The problem:
For the material below, the expected output is exactly the lines between the line holding "9780195018257: Conducting Technique" and the line holding "Twitter post by", inclusive, with pictures left out.

Listed entries:
= = =

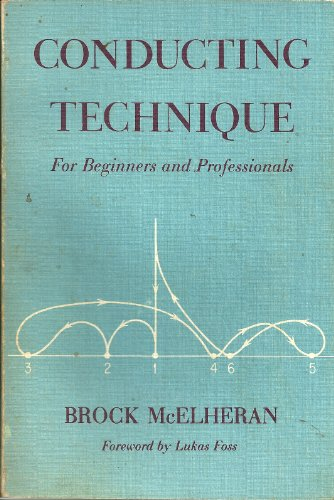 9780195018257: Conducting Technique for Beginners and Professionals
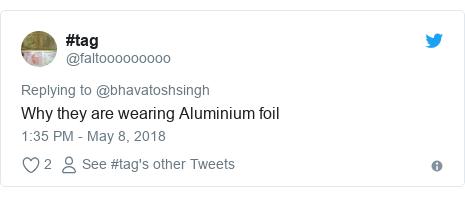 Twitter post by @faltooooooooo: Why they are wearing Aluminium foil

= = =

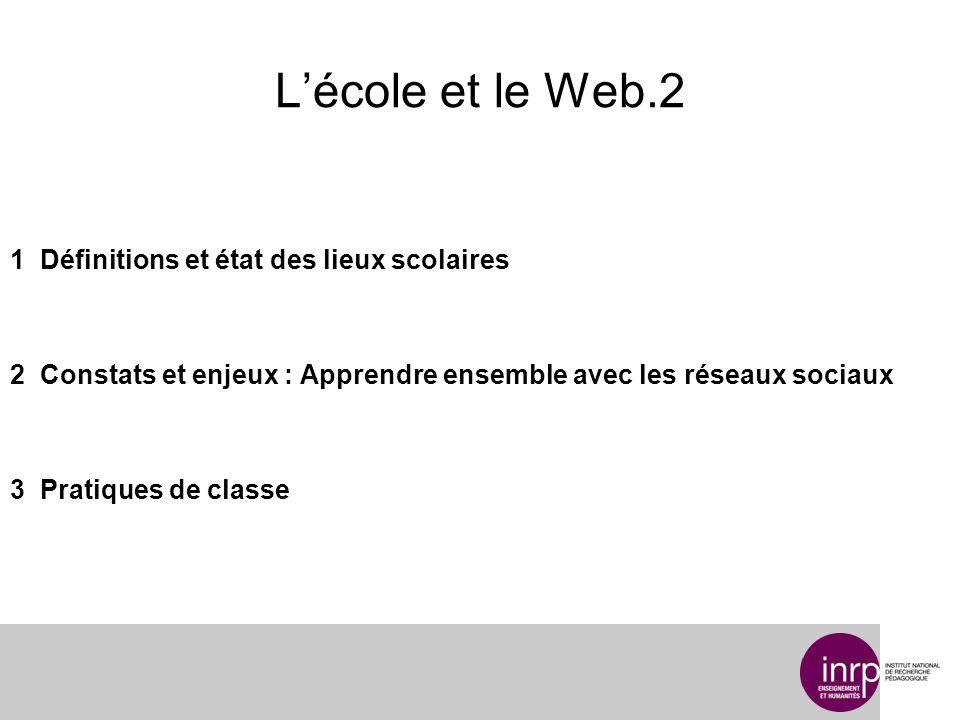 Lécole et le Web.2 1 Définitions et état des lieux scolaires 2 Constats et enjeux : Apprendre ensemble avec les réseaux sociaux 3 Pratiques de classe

= = =

Task result:
 9780195018257: Conducting Technique for Beginners and Professionals
 Twitter post by @faltooooooooo: Why they are wearing Aluminium foil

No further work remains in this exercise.